2. kolejka Serie A: Niespodziewana porażka Romy

Citta di Palermo sprawiło niespodziankę i w konfrontacji inaugurującej zmagania w 2. kolejce Serie A pokonali 3:1 AS Romę. Mający przed sobą spotkanie z CRC Cluj przyjezdni, nieco oszczędzali się na swoje pierwsze spotkanie w ramach Champions League. Na placu gry zabrakło m.in. Mirko Vucinicia, a ponadto kontuzjowanych: Phillippe Mexesa i Francesco Tottiego. Tym samym aktualni wicemistrzowie Włoch na swoje pierwsze zwycięstwo w tym sezonie będą musieli jeszcze trochę poczekać.

W tym artykule dowiesz się o:

Od początku meczu aktywniejsi byli goście i to oni jako pierwsi objęli prowadzenie w tym meczu. Co prawda jeszcze w 6. minucie znakomitej okazji nie zdołał wykorzystać Alberto Aquilani, ale już 120 sekund później pomocnik otrzymał piłkę od Okaki Chuka, następnie podał ją do Julio Baptisty, a napastnik nie miał już żadnych problemów z umieszczeniem jej w bramce rywala.

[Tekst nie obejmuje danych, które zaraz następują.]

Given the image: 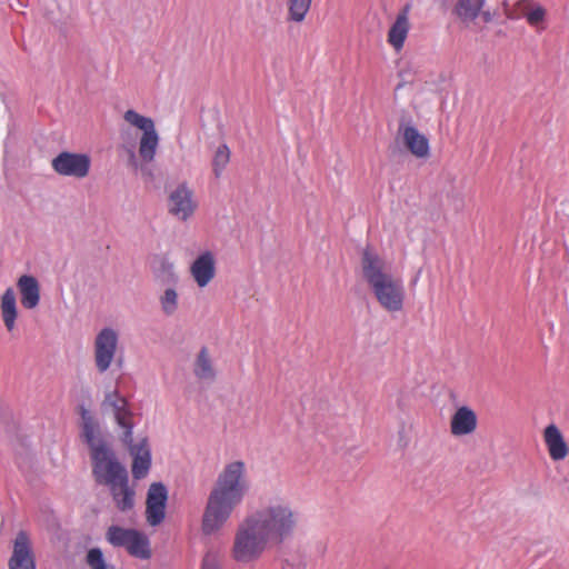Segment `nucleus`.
Returning a JSON list of instances; mask_svg holds the SVG:
<instances>
[{"label":"nucleus","mask_w":569,"mask_h":569,"mask_svg":"<svg viewBox=\"0 0 569 569\" xmlns=\"http://www.w3.org/2000/svg\"><path fill=\"white\" fill-rule=\"evenodd\" d=\"M248 490L244 463L240 460L228 463L208 497L201 523L203 535L218 531L242 502Z\"/></svg>","instance_id":"f257e3e1"},{"label":"nucleus","mask_w":569,"mask_h":569,"mask_svg":"<svg viewBox=\"0 0 569 569\" xmlns=\"http://www.w3.org/2000/svg\"><path fill=\"white\" fill-rule=\"evenodd\" d=\"M361 269L380 306L389 312L402 310L405 288L401 279L385 271V260L369 246L362 251Z\"/></svg>","instance_id":"f03ea898"},{"label":"nucleus","mask_w":569,"mask_h":569,"mask_svg":"<svg viewBox=\"0 0 569 569\" xmlns=\"http://www.w3.org/2000/svg\"><path fill=\"white\" fill-rule=\"evenodd\" d=\"M250 523L258 528L271 545H280L295 530L296 513L288 505H270L248 517Z\"/></svg>","instance_id":"7ed1b4c3"},{"label":"nucleus","mask_w":569,"mask_h":569,"mask_svg":"<svg viewBox=\"0 0 569 569\" xmlns=\"http://www.w3.org/2000/svg\"><path fill=\"white\" fill-rule=\"evenodd\" d=\"M89 452L92 477L97 485L110 488L120 481L124 483L129 477L128 470L107 441L89 447Z\"/></svg>","instance_id":"20e7f679"},{"label":"nucleus","mask_w":569,"mask_h":569,"mask_svg":"<svg viewBox=\"0 0 569 569\" xmlns=\"http://www.w3.org/2000/svg\"><path fill=\"white\" fill-rule=\"evenodd\" d=\"M268 543L267 538L247 518L236 533L232 556L238 562L253 561L262 555Z\"/></svg>","instance_id":"39448f33"},{"label":"nucleus","mask_w":569,"mask_h":569,"mask_svg":"<svg viewBox=\"0 0 569 569\" xmlns=\"http://www.w3.org/2000/svg\"><path fill=\"white\" fill-rule=\"evenodd\" d=\"M106 538L110 545L124 548L134 558L148 560L152 556L148 536L138 529L113 525L108 528Z\"/></svg>","instance_id":"423d86ee"},{"label":"nucleus","mask_w":569,"mask_h":569,"mask_svg":"<svg viewBox=\"0 0 569 569\" xmlns=\"http://www.w3.org/2000/svg\"><path fill=\"white\" fill-rule=\"evenodd\" d=\"M123 119L143 131L139 143V154L142 161L151 162L159 144V136L154 128V121L150 117L142 116L133 109L127 110L123 114Z\"/></svg>","instance_id":"0eeeda50"},{"label":"nucleus","mask_w":569,"mask_h":569,"mask_svg":"<svg viewBox=\"0 0 569 569\" xmlns=\"http://www.w3.org/2000/svg\"><path fill=\"white\" fill-rule=\"evenodd\" d=\"M51 166L60 176L82 179L89 173L91 159L86 153L62 151L52 159Z\"/></svg>","instance_id":"6e6552de"},{"label":"nucleus","mask_w":569,"mask_h":569,"mask_svg":"<svg viewBox=\"0 0 569 569\" xmlns=\"http://www.w3.org/2000/svg\"><path fill=\"white\" fill-rule=\"evenodd\" d=\"M102 406H109L112 409L116 422L123 429L120 437L121 442H130L133 423L131 421L132 412L129 409L128 400L119 393L118 389H114L106 393Z\"/></svg>","instance_id":"1a4fd4ad"},{"label":"nucleus","mask_w":569,"mask_h":569,"mask_svg":"<svg viewBox=\"0 0 569 569\" xmlns=\"http://www.w3.org/2000/svg\"><path fill=\"white\" fill-rule=\"evenodd\" d=\"M168 489L163 482H152L147 491L146 518L152 526H159L166 517Z\"/></svg>","instance_id":"9d476101"},{"label":"nucleus","mask_w":569,"mask_h":569,"mask_svg":"<svg viewBox=\"0 0 569 569\" xmlns=\"http://www.w3.org/2000/svg\"><path fill=\"white\" fill-rule=\"evenodd\" d=\"M399 133L402 136L405 147L417 158L429 156V140L412 126V118L403 112L399 120Z\"/></svg>","instance_id":"9b49d317"},{"label":"nucleus","mask_w":569,"mask_h":569,"mask_svg":"<svg viewBox=\"0 0 569 569\" xmlns=\"http://www.w3.org/2000/svg\"><path fill=\"white\" fill-rule=\"evenodd\" d=\"M132 456L131 473L136 480L147 477L152 465L151 448L148 436L139 438L138 442L133 441L131 436L130 442H122Z\"/></svg>","instance_id":"f8f14e48"},{"label":"nucleus","mask_w":569,"mask_h":569,"mask_svg":"<svg viewBox=\"0 0 569 569\" xmlns=\"http://www.w3.org/2000/svg\"><path fill=\"white\" fill-rule=\"evenodd\" d=\"M118 333L112 328H103L94 340V361L100 373L106 372L116 355Z\"/></svg>","instance_id":"ddd939ff"},{"label":"nucleus","mask_w":569,"mask_h":569,"mask_svg":"<svg viewBox=\"0 0 569 569\" xmlns=\"http://www.w3.org/2000/svg\"><path fill=\"white\" fill-rule=\"evenodd\" d=\"M168 202L169 213L182 221L190 218L197 208V203L193 201V191L188 187L187 182L178 184L169 194Z\"/></svg>","instance_id":"4468645a"},{"label":"nucleus","mask_w":569,"mask_h":569,"mask_svg":"<svg viewBox=\"0 0 569 569\" xmlns=\"http://www.w3.org/2000/svg\"><path fill=\"white\" fill-rule=\"evenodd\" d=\"M8 567L9 569H37L29 535L23 530L16 536Z\"/></svg>","instance_id":"2eb2a0df"},{"label":"nucleus","mask_w":569,"mask_h":569,"mask_svg":"<svg viewBox=\"0 0 569 569\" xmlns=\"http://www.w3.org/2000/svg\"><path fill=\"white\" fill-rule=\"evenodd\" d=\"M214 258L210 251L201 253L191 264V274L200 288L206 287L214 277Z\"/></svg>","instance_id":"dca6fc26"},{"label":"nucleus","mask_w":569,"mask_h":569,"mask_svg":"<svg viewBox=\"0 0 569 569\" xmlns=\"http://www.w3.org/2000/svg\"><path fill=\"white\" fill-rule=\"evenodd\" d=\"M477 428V415L467 407L458 408L451 417L450 430L455 436H466L473 432Z\"/></svg>","instance_id":"f3484780"},{"label":"nucleus","mask_w":569,"mask_h":569,"mask_svg":"<svg viewBox=\"0 0 569 569\" xmlns=\"http://www.w3.org/2000/svg\"><path fill=\"white\" fill-rule=\"evenodd\" d=\"M17 287L20 292L21 305L26 309H34L40 302V284L36 277L22 274Z\"/></svg>","instance_id":"a211bd4d"},{"label":"nucleus","mask_w":569,"mask_h":569,"mask_svg":"<svg viewBox=\"0 0 569 569\" xmlns=\"http://www.w3.org/2000/svg\"><path fill=\"white\" fill-rule=\"evenodd\" d=\"M543 437L550 458L555 461L565 459L568 452V446L559 428L553 423L547 426L543 431Z\"/></svg>","instance_id":"6ab92c4d"},{"label":"nucleus","mask_w":569,"mask_h":569,"mask_svg":"<svg viewBox=\"0 0 569 569\" xmlns=\"http://www.w3.org/2000/svg\"><path fill=\"white\" fill-rule=\"evenodd\" d=\"M81 439L89 447L96 446L97 442H104L100 426L98 421L92 417L91 412L86 408L81 407Z\"/></svg>","instance_id":"aec40b11"},{"label":"nucleus","mask_w":569,"mask_h":569,"mask_svg":"<svg viewBox=\"0 0 569 569\" xmlns=\"http://www.w3.org/2000/svg\"><path fill=\"white\" fill-rule=\"evenodd\" d=\"M110 495L116 503V507L122 511H129L134 507V489L129 486V477L124 483L121 481L110 487Z\"/></svg>","instance_id":"412c9836"},{"label":"nucleus","mask_w":569,"mask_h":569,"mask_svg":"<svg viewBox=\"0 0 569 569\" xmlns=\"http://www.w3.org/2000/svg\"><path fill=\"white\" fill-rule=\"evenodd\" d=\"M0 308L6 328L8 331H12L18 316L17 300L13 288L9 287L6 289L1 297Z\"/></svg>","instance_id":"4be33fe9"},{"label":"nucleus","mask_w":569,"mask_h":569,"mask_svg":"<svg viewBox=\"0 0 569 569\" xmlns=\"http://www.w3.org/2000/svg\"><path fill=\"white\" fill-rule=\"evenodd\" d=\"M485 0H458L453 12L463 22L473 21L480 14Z\"/></svg>","instance_id":"5701e85b"},{"label":"nucleus","mask_w":569,"mask_h":569,"mask_svg":"<svg viewBox=\"0 0 569 569\" xmlns=\"http://www.w3.org/2000/svg\"><path fill=\"white\" fill-rule=\"evenodd\" d=\"M410 23L405 18H396V21L389 29L388 42L396 49L400 50L407 39Z\"/></svg>","instance_id":"b1692460"},{"label":"nucleus","mask_w":569,"mask_h":569,"mask_svg":"<svg viewBox=\"0 0 569 569\" xmlns=\"http://www.w3.org/2000/svg\"><path fill=\"white\" fill-rule=\"evenodd\" d=\"M193 372L199 379L213 380L216 378V372L206 347H202L197 356Z\"/></svg>","instance_id":"393cba45"},{"label":"nucleus","mask_w":569,"mask_h":569,"mask_svg":"<svg viewBox=\"0 0 569 569\" xmlns=\"http://www.w3.org/2000/svg\"><path fill=\"white\" fill-rule=\"evenodd\" d=\"M518 6L530 26L537 27L545 20L546 10L541 6H533L529 0H521Z\"/></svg>","instance_id":"a878e982"},{"label":"nucleus","mask_w":569,"mask_h":569,"mask_svg":"<svg viewBox=\"0 0 569 569\" xmlns=\"http://www.w3.org/2000/svg\"><path fill=\"white\" fill-rule=\"evenodd\" d=\"M312 0H288V21L302 22Z\"/></svg>","instance_id":"bb28decb"},{"label":"nucleus","mask_w":569,"mask_h":569,"mask_svg":"<svg viewBox=\"0 0 569 569\" xmlns=\"http://www.w3.org/2000/svg\"><path fill=\"white\" fill-rule=\"evenodd\" d=\"M230 160V150L227 144H221L214 152L212 159V171L216 178L221 176V172L229 163Z\"/></svg>","instance_id":"cd10ccee"},{"label":"nucleus","mask_w":569,"mask_h":569,"mask_svg":"<svg viewBox=\"0 0 569 569\" xmlns=\"http://www.w3.org/2000/svg\"><path fill=\"white\" fill-rule=\"evenodd\" d=\"M162 311L167 316L173 315L178 309V295L173 288H167L160 297Z\"/></svg>","instance_id":"c85d7f7f"},{"label":"nucleus","mask_w":569,"mask_h":569,"mask_svg":"<svg viewBox=\"0 0 569 569\" xmlns=\"http://www.w3.org/2000/svg\"><path fill=\"white\" fill-rule=\"evenodd\" d=\"M86 561L91 569H114L112 565L106 562L100 548L90 549L87 552Z\"/></svg>","instance_id":"c756f323"},{"label":"nucleus","mask_w":569,"mask_h":569,"mask_svg":"<svg viewBox=\"0 0 569 569\" xmlns=\"http://www.w3.org/2000/svg\"><path fill=\"white\" fill-rule=\"evenodd\" d=\"M201 569H222L218 552L213 550L207 551L202 559Z\"/></svg>","instance_id":"7c9ffc66"},{"label":"nucleus","mask_w":569,"mask_h":569,"mask_svg":"<svg viewBox=\"0 0 569 569\" xmlns=\"http://www.w3.org/2000/svg\"><path fill=\"white\" fill-rule=\"evenodd\" d=\"M159 271L161 272V277H163L167 282H170V283H176L177 282L178 277L176 276V273L173 271L172 263H170V262H168L166 260H162L161 263H160Z\"/></svg>","instance_id":"2f4dec72"},{"label":"nucleus","mask_w":569,"mask_h":569,"mask_svg":"<svg viewBox=\"0 0 569 569\" xmlns=\"http://www.w3.org/2000/svg\"><path fill=\"white\" fill-rule=\"evenodd\" d=\"M129 164L132 166L134 168V170L138 169V160H137V157H136V153L132 149H129Z\"/></svg>","instance_id":"473e14b6"},{"label":"nucleus","mask_w":569,"mask_h":569,"mask_svg":"<svg viewBox=\"0 0 569 569\" xmlns=\"http://www.w3.org/2000/svg\"><path fill=\"white\" fill-rule=\"evenodd\" d=\"M409 10H410V4H406L401 10L400 12L398 13L397 18H405L406 21H409L408 19V13H409Z\"/></svg>","instance_id":"72a5a7b5"},{"label":"nucleus","mask_w":569,"mask_h":569,"mask_svg":"<svg viewBox=\"0 0 569 569\" xmlns=\"http://www.w3.org/2000/svg\"><path fill=\"white\" fill-rule=\"evenodd\" d=\"M480 14H481L482 19H483L486 22L491 21V14H490V12H489V11H482V12L480 11Z\"/></svg>","instance_id":"f704fd0d"},{"label":"nucleus","mask_w":569,"mask_h":569,"mask_svg":"<svg viewBox=\"0 0 569 569\" xmlns=\"http://www.w3.org/2000/svg\"><path fill=\"white\" fill-rule=\"evenodd\" d=\"M282 569H295V566L286 559L282 561Z\"/></svg>","instance_id":"c9c22d12"}]
</instances>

Od tego momentu Różowi odważnie zaatakowali, a Giallorossi nastawili się na grę z kontrataku. Sycylijczycy już w 20. minucie za sprawą Fabrizio Miccoliego zdołali doprowadzić do wyrównania. Piłkarz uderzył z dystansu i nie dał żadnych szans Doniemu. Po chwili mogło być już 2:1 dla Palermo, ale znakomitej sytuacji nie zdołał wykorzystać Edison Cavani.

W 35. doszło do starcia Daniele De Rossiego z Federico Balzarettim. Ten pierwszy doznał kontuzji, Luciano Spalletti szybko zareagował i postanowił wprowadzić za bohatera spotkania reprezentacji Włoch z Gruzją Matteo Brighiego. Po tym zdarzeniu rzymianie mogli pokusić się o ponowne objęcie prowadzenia, ale na przeszkodzie stawał świetnie dysponowany Marco Amelia, dzięki czemu do przerwy wynik już nie uległ zmianie.

Po zmianie stron bardziej zdecydowani byli miejscowi, którzy zyskali przewagę w środku pola i to okazało się być kluczem do zwycięstwa. W 56. ponownie na listę strzelców wpisał się Miccoli. Tym razem niewysoki napastnik wykorzystał znakomite podanie Fabio Simplicio.

Roma próbowała zaatakować, ale z jej prób nic nie wynikało i nadal groźniejsi byli Różowi, chociaż momentami trochę ryzykowali. W 72. stało się jasne, że tego dnia są na tyle dobrze dysponowani, iż zdołają pokonać podopiecznych Spallettiego. Wówczas kolejną asystę zaliczył Simplicio, a swojego pierwszego gola w tym sezonie strzelił Cavani.

W końcówce Giallorossi zaryzykowali i zagrali bardziej ofensywnie, ale wynik już nie uległ zmianie. Tym samym ekipa ze stolicy Italii po dwóch kolejkach ma na swoim koncie zaledwie jeden punkt. Podopieczni debiutującego w roli trenera Sycylijczyków, a mianowicie Davide Ballardiniego z kolei odnieśli swoje pierwsze zwycięstwo w tym sezonie.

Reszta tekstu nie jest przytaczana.